In the biggest overseas plant order ever received by a Korean contractor, Samsung Engineering Co. has bagged a three-year contract, worth $2.6 billion, from Sonatrach - the Algerian state-owned oil company – for the modernization of an oil refinery in Skikda, Algeria.
Announcing about the order on Sunday, the Seoul-based Samsung Engineering said that the contract entails the company to undertake the construction of chemical plants and increasing the oil refining capacity of Soantrach’s Skikda unit.

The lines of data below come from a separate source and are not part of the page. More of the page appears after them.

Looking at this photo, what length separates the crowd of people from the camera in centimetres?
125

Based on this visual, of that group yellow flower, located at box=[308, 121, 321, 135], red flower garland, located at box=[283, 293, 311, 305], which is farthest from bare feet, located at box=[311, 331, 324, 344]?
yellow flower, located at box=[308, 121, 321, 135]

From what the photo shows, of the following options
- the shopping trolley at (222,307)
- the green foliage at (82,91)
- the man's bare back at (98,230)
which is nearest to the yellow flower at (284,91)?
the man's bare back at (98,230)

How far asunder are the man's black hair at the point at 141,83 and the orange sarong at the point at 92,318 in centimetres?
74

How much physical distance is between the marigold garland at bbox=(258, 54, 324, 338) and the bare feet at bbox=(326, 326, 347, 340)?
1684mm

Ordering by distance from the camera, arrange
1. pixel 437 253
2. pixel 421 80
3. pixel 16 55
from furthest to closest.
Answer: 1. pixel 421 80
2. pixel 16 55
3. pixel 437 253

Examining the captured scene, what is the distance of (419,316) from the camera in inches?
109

In a statement, Samsung Engineering’s CEO Jung Yeon-joo said that the aforementioned contract has opened the doors for the company in terms of future contracts with Sonatrach as well as in the entire African market.
The Algerian company, which intends spending $63 billion by 2013 for increase oil and natural-gas production, awarded the contract to Samsung Engineering in May, following an auction for the project. Ever since, Soantrach and Samsung Engineering were negotiating on the construction-cost that was not a part of the original $1.2 billion contract value.
Commenting on the future prospects that the Sonatrach order would open up for Samsung Engineering, analyst Byun Seong Jin, at Seoul’s Mirae Asset Securities Co., said: “The value of the deal is higher than I previously thought. If the company successfully completes the project, which is highly likely given its past experience, the North African region will be its key future market.”